> PROBLEM TO SOLVE
Where the material below has a line containing "site LEC_S1_I21, 3-frame burst.", start repeating exactly, and keep going through the line containing "MegaDetector max animal confidence: 0.99", with no other lines.

> INFORMATION PROVIDED

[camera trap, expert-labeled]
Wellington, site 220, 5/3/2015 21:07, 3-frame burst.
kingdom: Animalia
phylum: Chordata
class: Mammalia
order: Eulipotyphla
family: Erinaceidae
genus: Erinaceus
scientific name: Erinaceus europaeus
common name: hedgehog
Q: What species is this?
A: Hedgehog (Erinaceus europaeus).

* * *

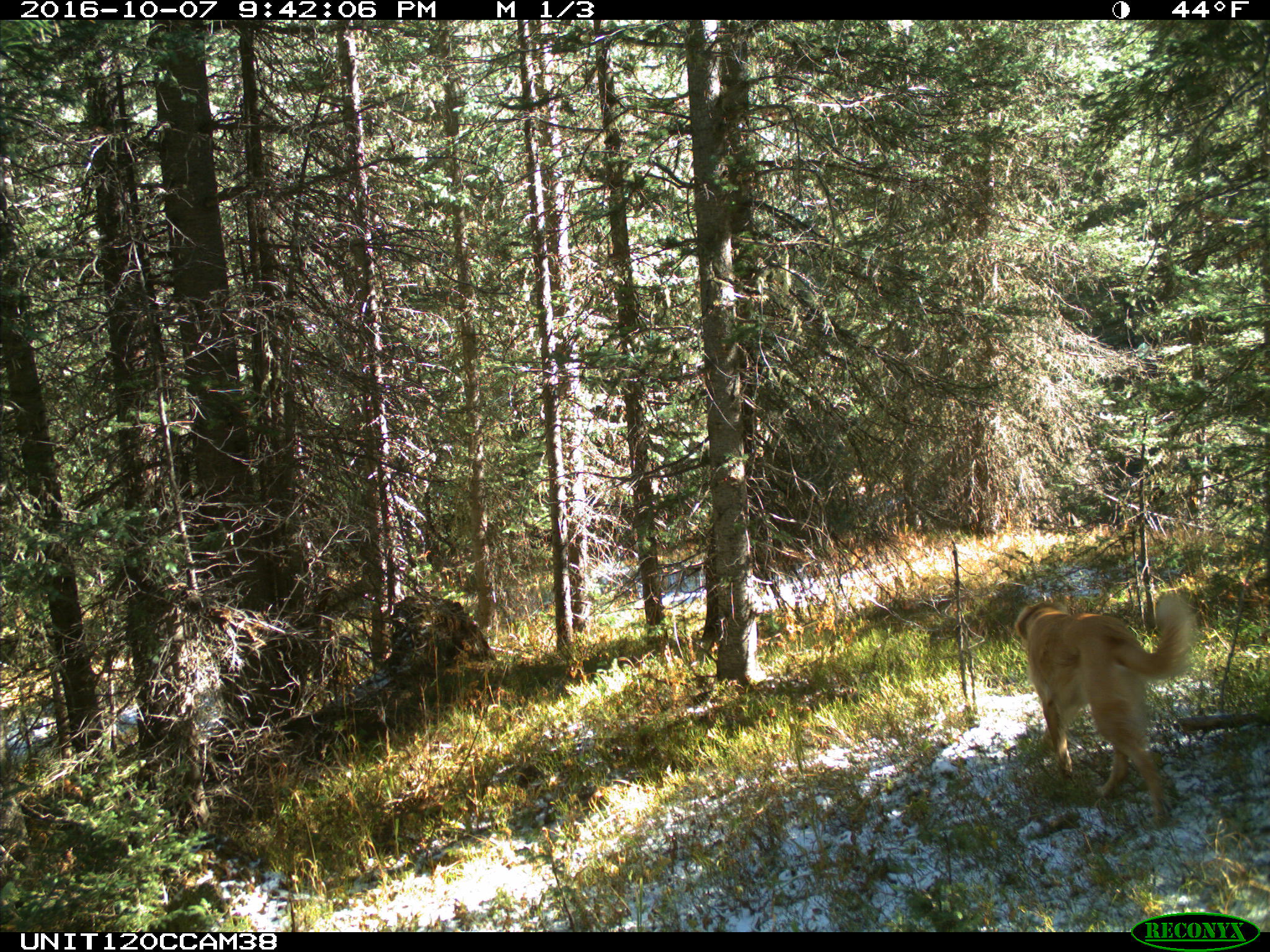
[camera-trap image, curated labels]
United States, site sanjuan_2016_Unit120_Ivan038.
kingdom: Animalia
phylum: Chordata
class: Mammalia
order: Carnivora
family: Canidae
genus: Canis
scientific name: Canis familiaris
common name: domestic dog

---

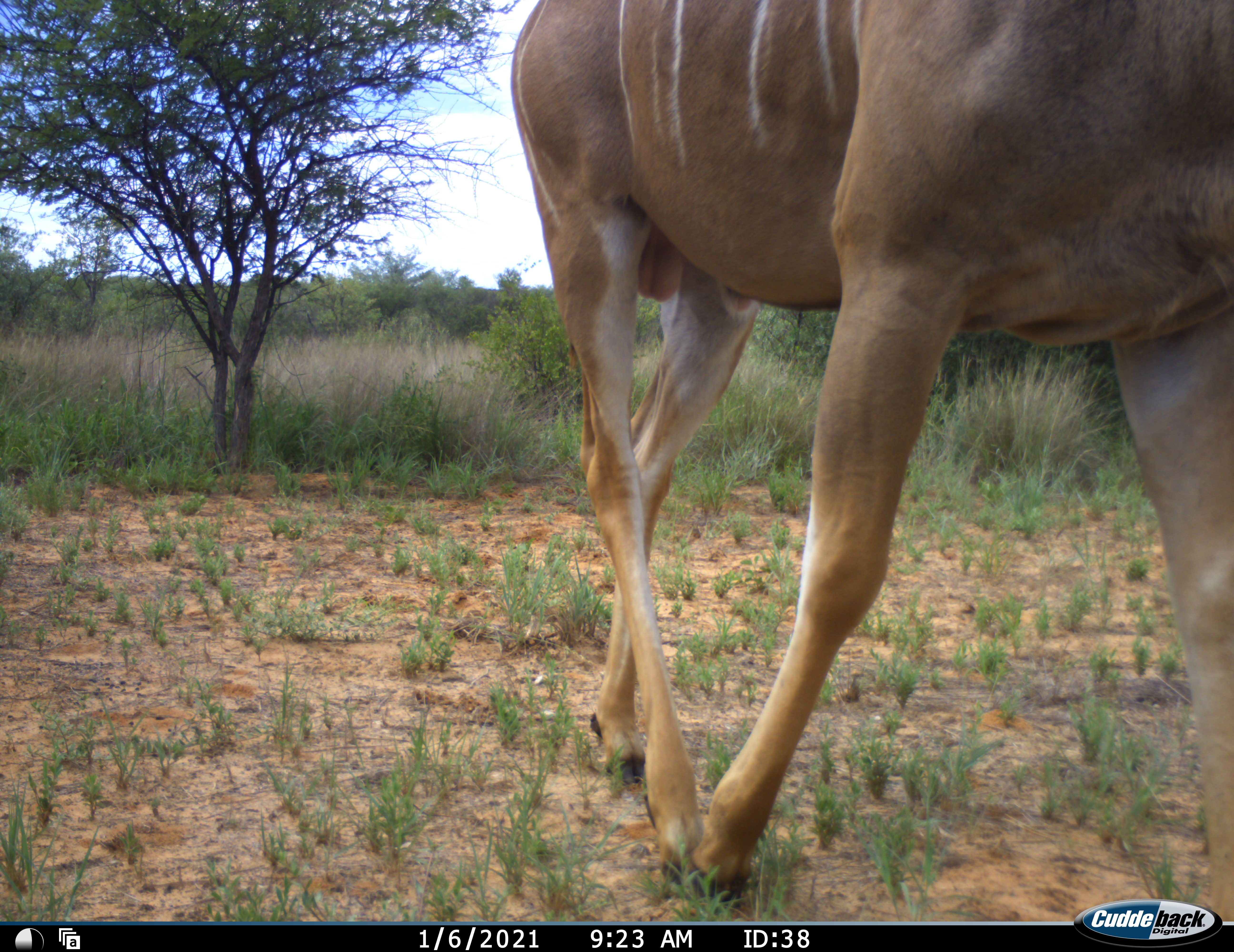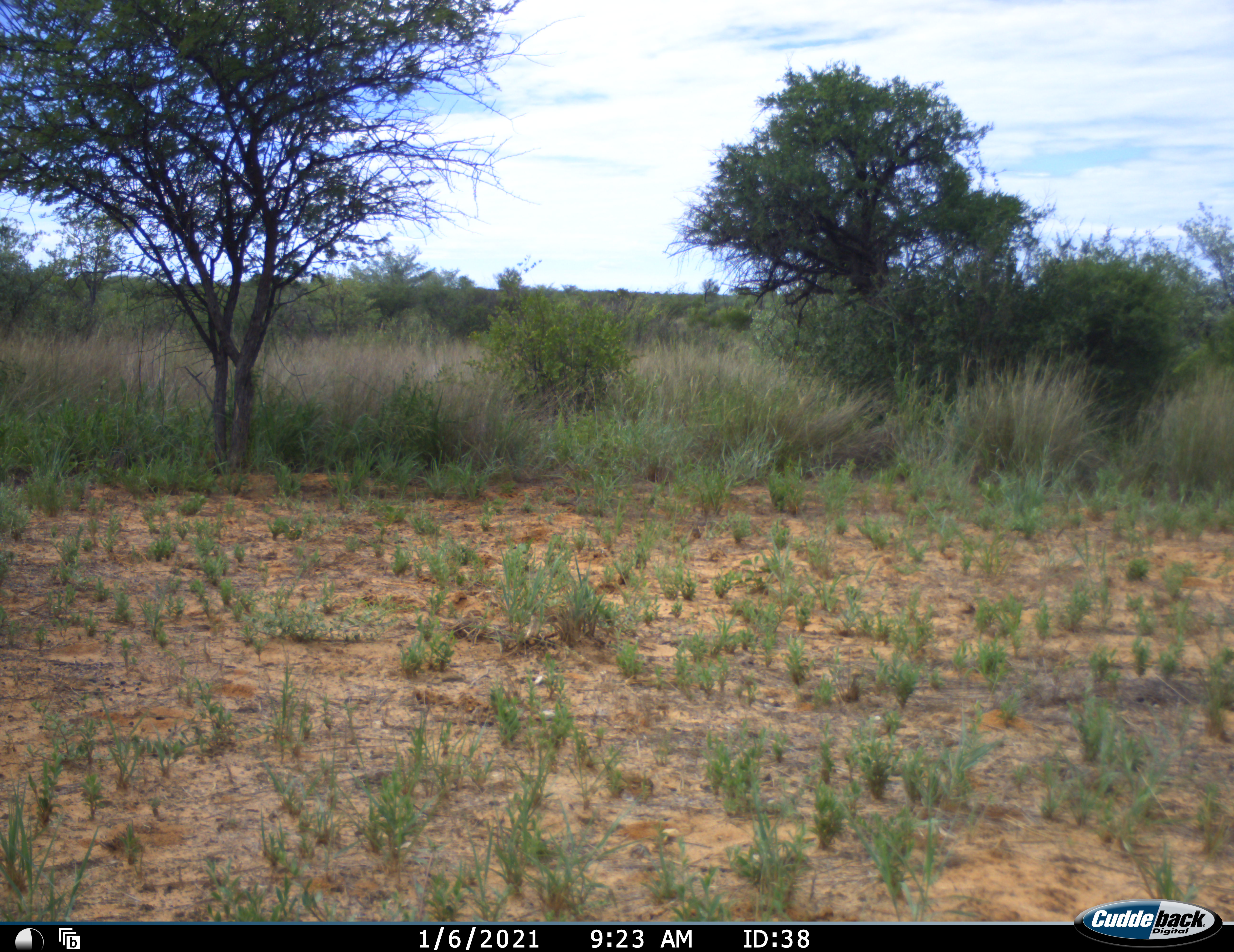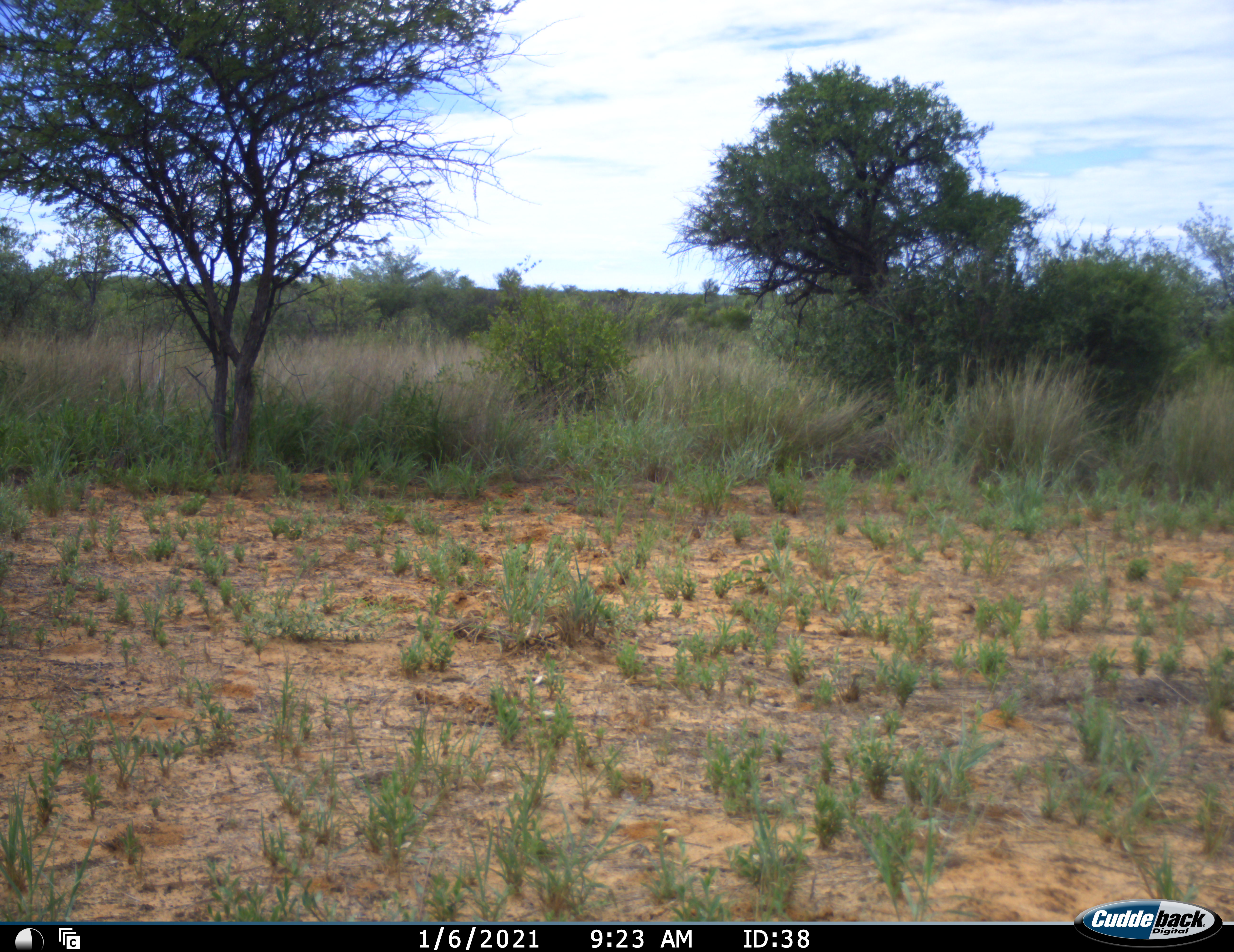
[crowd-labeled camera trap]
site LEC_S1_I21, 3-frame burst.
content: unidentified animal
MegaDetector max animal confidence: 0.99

> RESPONSE BELOW
site LEC_S1_I21, 3-frame burst.
content: unidentified animal
MegaDetector max animal confidence: 0.99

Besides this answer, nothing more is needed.